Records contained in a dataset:
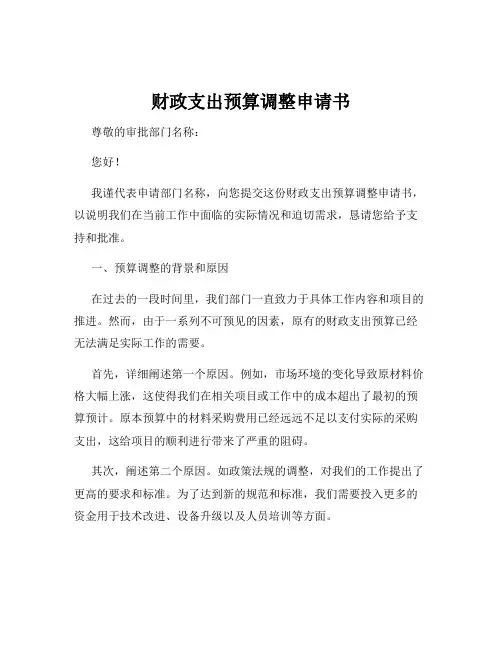 财政支出预算调整申请书

尊敬的审批部门名称：

您好！

我谨代表申请部门名称，向您提交这份财政支出预算调整申请书，以说明我们在当前工作中面临的实际情况和迫切需求，恳请您给予支持和批准。

一、预算调整的背景和原因

在过去的一段时间里，我们部门一直致力于具体工作内容和项目的推进。然而，由于一系列不可预见的因素，原有的财政支出预算已经无法满足实际工作的需要。

首先，详细阐述第一个原因。例如，市场环境的变化导致原材料价格大幅上涨，这使得我们在相关项目或工作中的成本超出了最初的预算预计。原本预算中的材料采购费用已经远远不足以支付实际的采购支出，这给项目的顺利进行带来了严重的阻碍。

其次，阐述第二个原因。如政策法规的调整，对我们的工作提出了更高的要求和标准。为了达到新的规范和标准，我们需要投入更多的资金用于技术改进、设备升级以及人员培训等方面。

ASSIGNMENT —
Repeat word for word from the line holding "首先，详细阐述第一个原因。例" down to the last line above, including both.

ANSWER AREA —
首先，详细阐述第一个原因。例如，市场环境的变化导致原材料价格大幅上涨，这使得我们在相关项目或工作中的成本超出了最初的预算预计。原本预算中的材料采购费用已经远远不足以支付实际的采购支出，这给项目的顺利进行带来了严重的阻碍。

其次，阐述第二个原因。如政策法规的调整，对我们的工作提出了更高的要求和标准。为了达到新的规范和标准，我们需要投入更多的资金用于技术改进、设备升级以及人员培训等方面。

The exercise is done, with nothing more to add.